精神医学の勉強が始まりました。

心理学だったら、興味もたくさんあるし、交流分析などもかじった身ではあるけれど、どう違う?というところから授業も始まりました。

日本と同様ドイツでも、薬の処方できる精神科医と心理カウンセラーは区別されており、精神科医は医学を勉強したお医者さんというわけです。

授業を担当してくれるフォイヒテ博士女史は、精神科医でありながら心理学も修めた方で、今回のこの授業にはかなり力を入れてらっしゃいます。

まずは定義から始まります。
精神医学(Psychatrie)とは
心理学とは(Psychologie)
心身医学とは(Psychosomatik)
精神療法とは(Psychotherapie)
精神分析とは(Psychoanalyse)
精神障害とは(Psychische Stoerung)
など。
さらに
精神(Psyche)
意識(Bewusstsein)
知覚(Wahrnehmung)
思考(Denken)
記憶(Gedächtnis)
自己(Das Ich)
情緒(Affektivität)
衝動(Antrieb)

頭がくらくらするような抽象的な言葉が飛び交い、発言がほとんどできずとても残念でした。
というか無理でしょ!
日本語でも明確に、【意識】と【知覚】の違いを答えられないし、それをドイツ語で表現しなさいって言うのは拷問に近かったです。

あ~、私って抽象的思考の弱い単細胞なんだな、と実感しまくる時間は辛いんだけども、専門家からレクチャーを受けられるという機会は滅多にない訳で、これはこれでありがたいチャンスなんだなと、自分を慰めています。
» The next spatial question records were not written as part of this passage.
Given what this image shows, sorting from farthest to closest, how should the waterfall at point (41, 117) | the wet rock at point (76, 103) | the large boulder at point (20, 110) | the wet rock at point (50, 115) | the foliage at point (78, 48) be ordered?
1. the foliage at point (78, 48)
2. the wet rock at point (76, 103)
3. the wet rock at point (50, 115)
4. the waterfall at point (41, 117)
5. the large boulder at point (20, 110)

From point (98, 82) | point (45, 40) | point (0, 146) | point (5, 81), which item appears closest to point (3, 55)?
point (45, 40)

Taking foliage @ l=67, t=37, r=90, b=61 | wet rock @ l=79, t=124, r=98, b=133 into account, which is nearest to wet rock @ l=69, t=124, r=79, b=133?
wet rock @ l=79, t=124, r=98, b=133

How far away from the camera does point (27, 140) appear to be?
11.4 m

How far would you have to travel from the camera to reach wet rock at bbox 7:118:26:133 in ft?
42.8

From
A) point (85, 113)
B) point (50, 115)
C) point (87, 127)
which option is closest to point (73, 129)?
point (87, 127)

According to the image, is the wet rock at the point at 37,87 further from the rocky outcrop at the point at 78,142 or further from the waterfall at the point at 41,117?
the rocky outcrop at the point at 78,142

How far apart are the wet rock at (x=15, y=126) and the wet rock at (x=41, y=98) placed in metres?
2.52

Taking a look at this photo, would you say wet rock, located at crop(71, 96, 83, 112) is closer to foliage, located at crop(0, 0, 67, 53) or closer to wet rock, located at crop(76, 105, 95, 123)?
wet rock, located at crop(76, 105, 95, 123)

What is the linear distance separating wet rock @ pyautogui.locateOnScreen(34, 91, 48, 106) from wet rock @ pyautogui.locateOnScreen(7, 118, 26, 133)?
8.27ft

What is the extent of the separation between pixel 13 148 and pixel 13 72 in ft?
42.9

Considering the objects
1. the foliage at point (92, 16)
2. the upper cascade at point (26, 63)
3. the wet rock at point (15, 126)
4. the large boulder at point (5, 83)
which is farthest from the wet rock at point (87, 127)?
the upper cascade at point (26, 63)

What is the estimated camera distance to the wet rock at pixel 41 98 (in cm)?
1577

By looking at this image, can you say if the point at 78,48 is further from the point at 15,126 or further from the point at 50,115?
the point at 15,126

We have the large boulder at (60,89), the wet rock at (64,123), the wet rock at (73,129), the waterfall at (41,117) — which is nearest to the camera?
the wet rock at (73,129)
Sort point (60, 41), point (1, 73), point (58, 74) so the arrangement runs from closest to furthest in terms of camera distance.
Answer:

でも、参加している生徒たちが皆、きちんと理解しているかというとそういうわけでもなく、「幻想・妄想」(Wahn)というものがどういうものか、どうして「妄想」をなぜ抱くのか、というところでかなり具体的な例を紹介してもらったのにも関わらず、「なんで?」となかなか受け入れられない生徒もいました。先生が「妄想を抱く患者」として紹介してくれた例は
「ガイガーさんが私の飲み物に毒を入れたの」(先生)
「毒の色は何色ですか?」(生徒の一人)
「この飲み物と同じ白色だから入っているかどうか確かめるのは難しいと思う」
「じゃあ私が飲んで毒が入っていないことを証明します」(生徒)
「あなたには効かない毒なのよ」(先生)
「・・・」(生徒)
「妄想を抱いている人と、その妄想が現実ではないと議論し始めたら何時間でもやりとりができるわよ!」
「なんで~??」(生徒)
やりとりをした生徒はかなり受け入れがたい様子でした。
じゃあ、治療はどうやって進めることができるか。
まずは、「あなたはあなたの飲み物の中に毒が入っていると思うんですね。私はそうは思いませんが。」と、まずは患者の妄想を患者が抱いていることを受け入れ、でも自分の意見は違うということを伝えるところから治療が始まるのだそうです。

そりゃあ、そうだよな~。最初から「あんたの考えてることは妄想よ」と言われても本人は現実だと思っている訳で、それが本人を苦しめてる訳だからね。そしてそれが精神病でもある訳だし。

この「妄想」については毎回ディスカッションが行われ、いい加減うんざりです。
それに【心を病む】ということはそんなに遠いことではなくて、精神病という枠には入らない「普通の人」だって、時には落ち込み、時には躁状態になったりするのではないかなと思います。
特に私たちが生きている近代社会とは精神的に病む人の集まりなのではないかしらん、と自己チューなクラスメートたちを眺めながら思ってしまう今日この頃です。